La visita

Pensé que no vendría, que por unas cosas u otras al final se echaría atrás, incluso con el billete ya comprado, y que estaría durante meses relatando una y otra vez por qué no cogió el vuelo, como hizo aquella vez que acabó en el hospital por un principio de neumonía.

Sin embargo, aquí está, a la hora prevista con su inconfundible pantalón de pana marrón que ahora le queda un poco grande y su habitual ¡Me han conocido, chiquito! En el avión, tú, me han conocido. Claro, no ves que he visitado millones de casas haciendo chapuzas desde los cuatro añitos. Primero a pie, luego en la moto y al final con la furgo.

Desde los cuatro añitos

No termina de sorprenderme que, a pesar del cambio de país, continúe con sus historias, como si aún siguiera en Soria, como si no viajara a Marruecos hoy por primera vez. Aunque ahora que dejamos atrás el aeropuerto, me pregunto por un instante si habrá sido buena idea invitarlo.

En cuanto nos adentramos en la medina, se pone en cabeza haciéndome ver que será él quien guíe, aunque no conozca el terreno. Observa atentamente a la gente que viene y va para escoger el recorrido y acabamos en el mercado de abastos de la zanqa Buqrun. Se para y mira todo al detalle en completo silencio, buscando algo igual que cuando me llevaba a por setas de cardo y se acuclillaba para atisbar el brillo del rocío.

El brillo del rocío

Primero se queda mudo un buen rato, pero al poco, súbitamente, ya no hay quien lo calle. A cada cosa que le llama la atención, suelta algún chascarrillo. Aquí un carromato desvencijado. Uno de esos me tengo que comprar. Allí una quincallería de mala muerte.  Podría poner un puesto con todo lo del taller. Un ciego que pide limosna: Ese es rico, te lo digo yo. Un cacareo: Ya sé dónde vender los huevos de las gallinas. ¡Somos ricos, somos ricos! ¡Ricos, ricos! Y se marcha brincando al ritmo de la canción de alguna vieja película.
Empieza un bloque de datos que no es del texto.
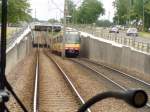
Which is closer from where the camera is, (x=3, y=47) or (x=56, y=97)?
(x=3, y=47)

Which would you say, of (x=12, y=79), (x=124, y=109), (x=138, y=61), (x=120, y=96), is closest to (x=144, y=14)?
(x=138, y=61)

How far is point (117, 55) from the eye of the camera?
45.5 m

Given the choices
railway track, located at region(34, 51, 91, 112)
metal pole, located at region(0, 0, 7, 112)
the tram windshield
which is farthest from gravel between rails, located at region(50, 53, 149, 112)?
the tram windshield

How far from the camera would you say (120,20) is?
15212cm

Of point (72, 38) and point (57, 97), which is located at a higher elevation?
point (72, 38)

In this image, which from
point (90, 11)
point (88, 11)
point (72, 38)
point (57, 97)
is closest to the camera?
point (57, 97)

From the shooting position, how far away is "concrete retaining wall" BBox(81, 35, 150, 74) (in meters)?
36.4

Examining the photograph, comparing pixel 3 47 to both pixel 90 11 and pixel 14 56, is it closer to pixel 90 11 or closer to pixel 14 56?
pixel 14 56

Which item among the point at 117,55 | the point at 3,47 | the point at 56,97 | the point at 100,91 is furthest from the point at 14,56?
the point at 3,47

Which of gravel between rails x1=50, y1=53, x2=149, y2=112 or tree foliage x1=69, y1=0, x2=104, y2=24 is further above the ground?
tree foliage x1=69, y1=0, x2=104, y2=24

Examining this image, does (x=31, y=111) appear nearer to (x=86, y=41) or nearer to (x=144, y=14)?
(x=86, y=41)

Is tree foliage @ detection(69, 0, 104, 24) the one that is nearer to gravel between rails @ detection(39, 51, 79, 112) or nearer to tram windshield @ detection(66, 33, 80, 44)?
tram windshield @ detection(66, 33, 80, 44)

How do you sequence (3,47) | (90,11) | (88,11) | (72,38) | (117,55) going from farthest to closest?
(90,11), (88,11), (72,38), (117,55), (3,47)

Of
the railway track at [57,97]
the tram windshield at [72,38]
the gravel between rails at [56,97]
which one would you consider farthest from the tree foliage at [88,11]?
the railway track at [57,97]
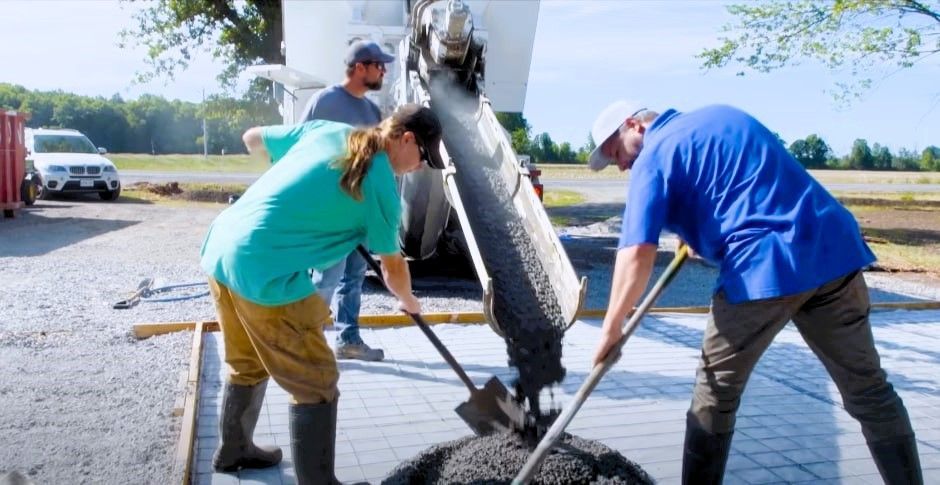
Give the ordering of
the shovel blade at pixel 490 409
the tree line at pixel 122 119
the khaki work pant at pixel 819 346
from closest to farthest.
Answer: the khaki work pant at pixel 819 346 → the shovel blade at pixel 490 409 → the tree line at pixel 122 119

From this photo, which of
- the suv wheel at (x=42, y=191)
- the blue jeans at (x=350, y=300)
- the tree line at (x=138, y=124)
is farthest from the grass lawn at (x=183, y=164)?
the blue jeans at (x=350, y=300)

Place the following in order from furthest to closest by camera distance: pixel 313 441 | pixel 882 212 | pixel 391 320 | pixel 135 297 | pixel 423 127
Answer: pixel 882 212
pixel 135 297
pixel 391 320
pixel 313 441
pixel 423 127

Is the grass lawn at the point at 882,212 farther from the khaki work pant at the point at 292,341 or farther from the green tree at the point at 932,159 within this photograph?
the green tree at the point at 932,159

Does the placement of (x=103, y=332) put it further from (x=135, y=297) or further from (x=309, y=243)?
(x=309, y=243)

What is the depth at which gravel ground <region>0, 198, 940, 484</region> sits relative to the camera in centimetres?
376

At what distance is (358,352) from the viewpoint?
5207 millimetres

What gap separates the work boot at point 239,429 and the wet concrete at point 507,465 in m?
0.60

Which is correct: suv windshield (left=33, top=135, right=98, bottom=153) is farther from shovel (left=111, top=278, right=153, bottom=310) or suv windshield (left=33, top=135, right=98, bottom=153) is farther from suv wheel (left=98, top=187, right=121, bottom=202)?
→ shovel (left=111, top=278, right=153, bottom=310)

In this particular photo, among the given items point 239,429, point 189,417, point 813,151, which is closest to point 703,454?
point 239,429

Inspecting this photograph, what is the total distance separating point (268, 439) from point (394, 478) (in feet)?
2.92

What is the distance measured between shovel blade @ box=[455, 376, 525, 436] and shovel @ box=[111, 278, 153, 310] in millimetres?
4039

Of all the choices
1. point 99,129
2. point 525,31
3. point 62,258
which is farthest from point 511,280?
point 99,129

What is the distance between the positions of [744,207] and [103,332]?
4.53m

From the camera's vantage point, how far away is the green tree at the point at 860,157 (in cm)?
4544
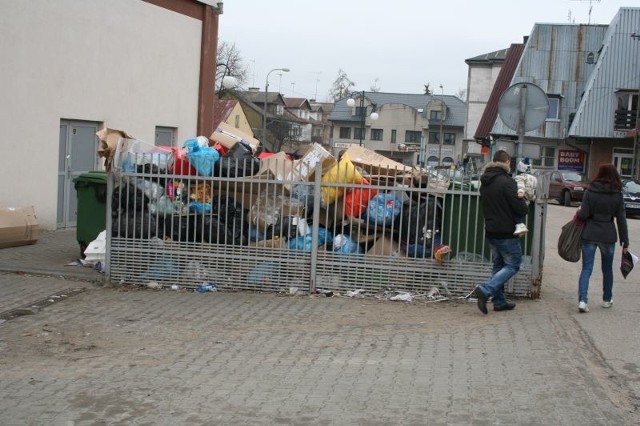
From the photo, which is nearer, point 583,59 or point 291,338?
point 291,338

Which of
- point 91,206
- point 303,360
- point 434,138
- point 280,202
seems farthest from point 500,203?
point 434,138

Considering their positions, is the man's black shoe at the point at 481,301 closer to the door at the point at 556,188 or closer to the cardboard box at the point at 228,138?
the cardboard box at the point at 228,138

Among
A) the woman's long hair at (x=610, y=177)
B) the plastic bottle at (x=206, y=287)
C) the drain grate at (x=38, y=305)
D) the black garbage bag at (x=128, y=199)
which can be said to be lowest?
the drain grate at (x=38, y=305)

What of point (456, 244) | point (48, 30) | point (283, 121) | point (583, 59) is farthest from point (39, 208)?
point (283, 121)

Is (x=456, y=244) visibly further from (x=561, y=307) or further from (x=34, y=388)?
(x=34, y=388)

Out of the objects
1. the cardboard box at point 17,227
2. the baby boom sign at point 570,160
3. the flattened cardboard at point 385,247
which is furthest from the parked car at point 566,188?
the flattened cardboard at point 385,247

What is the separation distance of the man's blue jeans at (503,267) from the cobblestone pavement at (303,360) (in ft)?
0.79

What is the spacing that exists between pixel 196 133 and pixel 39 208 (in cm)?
604

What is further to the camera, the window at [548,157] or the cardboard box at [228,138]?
the window at [548,157]

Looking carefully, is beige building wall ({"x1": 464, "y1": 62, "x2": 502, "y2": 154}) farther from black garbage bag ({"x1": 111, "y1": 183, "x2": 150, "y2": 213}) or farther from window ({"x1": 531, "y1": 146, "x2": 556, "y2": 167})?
black garbage bag ({"x1": 111, "y1": 183, "x2": 150, "y2": 213})

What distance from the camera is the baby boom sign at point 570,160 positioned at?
151 feet

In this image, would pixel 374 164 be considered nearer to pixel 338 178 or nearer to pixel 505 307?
pixel 338 178

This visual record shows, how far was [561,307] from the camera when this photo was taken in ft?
29.4

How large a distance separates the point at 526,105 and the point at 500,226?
2.43m
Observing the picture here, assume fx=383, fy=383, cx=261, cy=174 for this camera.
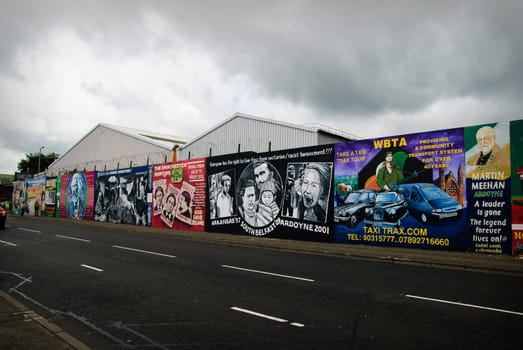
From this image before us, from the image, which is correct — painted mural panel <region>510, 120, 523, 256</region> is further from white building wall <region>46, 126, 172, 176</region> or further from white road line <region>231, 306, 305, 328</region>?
white building wall <region>46, 126, 172, 176</region>

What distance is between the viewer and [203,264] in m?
11.0

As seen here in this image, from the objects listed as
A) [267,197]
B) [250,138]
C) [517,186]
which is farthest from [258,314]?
[250,138]

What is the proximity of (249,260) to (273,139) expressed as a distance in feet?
61.9

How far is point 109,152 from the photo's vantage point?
44906 mm

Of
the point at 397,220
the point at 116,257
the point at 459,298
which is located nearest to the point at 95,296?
the point at 116,257

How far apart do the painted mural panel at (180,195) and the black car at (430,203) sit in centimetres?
1353

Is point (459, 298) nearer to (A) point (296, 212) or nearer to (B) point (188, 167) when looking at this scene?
(A) point (296, 212)

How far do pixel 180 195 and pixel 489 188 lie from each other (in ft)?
62.7

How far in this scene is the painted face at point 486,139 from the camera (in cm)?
1385

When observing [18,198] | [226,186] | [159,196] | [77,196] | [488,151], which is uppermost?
[488,151]

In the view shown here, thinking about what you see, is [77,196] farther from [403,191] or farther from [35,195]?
[403,191]

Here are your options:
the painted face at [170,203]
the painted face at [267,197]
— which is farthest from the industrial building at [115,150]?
the painted face at [267,197]

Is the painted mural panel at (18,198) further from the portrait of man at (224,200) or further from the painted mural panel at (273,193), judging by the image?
the portrait of man at (224,200)

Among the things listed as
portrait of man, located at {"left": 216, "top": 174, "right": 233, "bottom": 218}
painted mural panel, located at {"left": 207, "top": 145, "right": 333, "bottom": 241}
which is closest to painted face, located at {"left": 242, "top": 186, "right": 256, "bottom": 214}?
painted mural panel, located at {"left": 207, "top": 145, "right": 333, "bottom": 241}
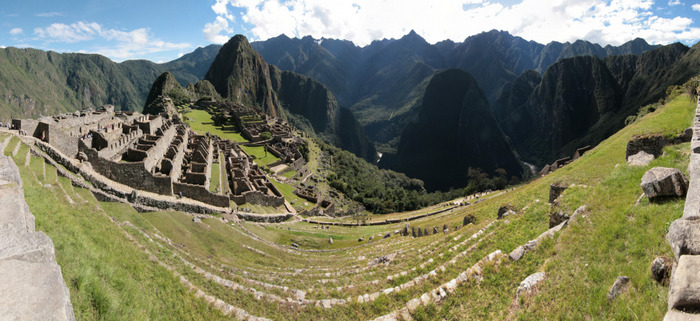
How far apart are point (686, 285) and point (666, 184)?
440 centimetres

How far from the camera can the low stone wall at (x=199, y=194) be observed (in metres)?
25.2

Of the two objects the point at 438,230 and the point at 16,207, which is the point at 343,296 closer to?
the point at 16,207

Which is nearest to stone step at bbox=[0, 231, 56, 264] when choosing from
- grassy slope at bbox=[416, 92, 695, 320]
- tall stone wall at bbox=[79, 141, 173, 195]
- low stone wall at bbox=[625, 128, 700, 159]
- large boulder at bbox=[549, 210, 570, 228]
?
grassy slope at bbox=[416, 92, 695, 320]

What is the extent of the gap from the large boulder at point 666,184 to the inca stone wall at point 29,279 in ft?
38.5

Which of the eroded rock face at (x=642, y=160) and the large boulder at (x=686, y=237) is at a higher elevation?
the eroded rock face at (x=642, y=160)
Al principio no se ha percatado de las miradas de reojo, pero ahora que se va convirtiendo en el centro de atención, está encantado. Incluso se adelanta un hombre entre la multitud para saludarlo. Hombre, Alberto. ¿Cómo por aquí? Pues aquí con mi chico, ya le he dicho que soy un tío muy famoso, no ves que he ido de casa en casa desde los cuatro añitos. Me alegro mucho de verte, le acaba diciendo. La visita le ha puesto de un inesperado buen humor. Mejor así.

Cuanto más destartalado, más le gusta. Cuanto más lo miran, más vocifera. ¿Quién pita? ¡Me habrán conocido! Cuanto menos comprende las cosas, más fuerte habla y confunde así al que sale del hammam con un bañista y le da indicaciones erróneas a una turista extraviada.

Buqrun preparado para la visita

Tengo hambre, chiquito, vamos a pararnos aquí mismo. A mi padre, tan goloso como siempre, no se le ha pasado por alto un puestecito que vende milhojas y tartaletas de crema. A voces se hace entender con el tendero y se sienta en una fuente reseca junto a unos paisanos a los que les explica que dejará el de kiwi para el final porque es su favorito. Aquellos hombres le siguen la corriente como si lo entendieran.

Retomamos el paseo con energías redobladas y parece tener aún más ganas de comentar cada rincón del mercado. Un puesto que vende café: Cómprame un quilo, que tengo preparado un molinillo en casa. Unos pimientos esparcidos en unos sacos: Podemos vender aquí lo del huerto. Una pareja de militares: Esos hicieron la mili conmigo en Melilla. Solo al probar el amlu se calla un instante mientras se relama del gusto. Esto es un manjar, tú, concluye.

Las relucientes tiendas de la rue des consuls no le interesan en absoluto, en cambio, la yotia que se despliega en una plazoleta adyacente le resulta la cueva de Ali Baba. Observa maravillado los mil y un artículos que le despiertan recuerdos de infancia. Un lavabo como el de su abuela Emilia, unas monedas del Amadeo como aquella que encontró en el Molino Colorado. Todo pareciera preparado para ponerlo melancólico. Pero, hombre, ¡cómo no me has traído antes aquí!

Cuando se cansa de curiosear cachivaches y trastos viejos y de molestar a los tenderos, comenzamos el descenso hacia el río, pero se para en seco para amenazarme con instalarse en Rabat conmigo. No ves que te echamos mucho de menos.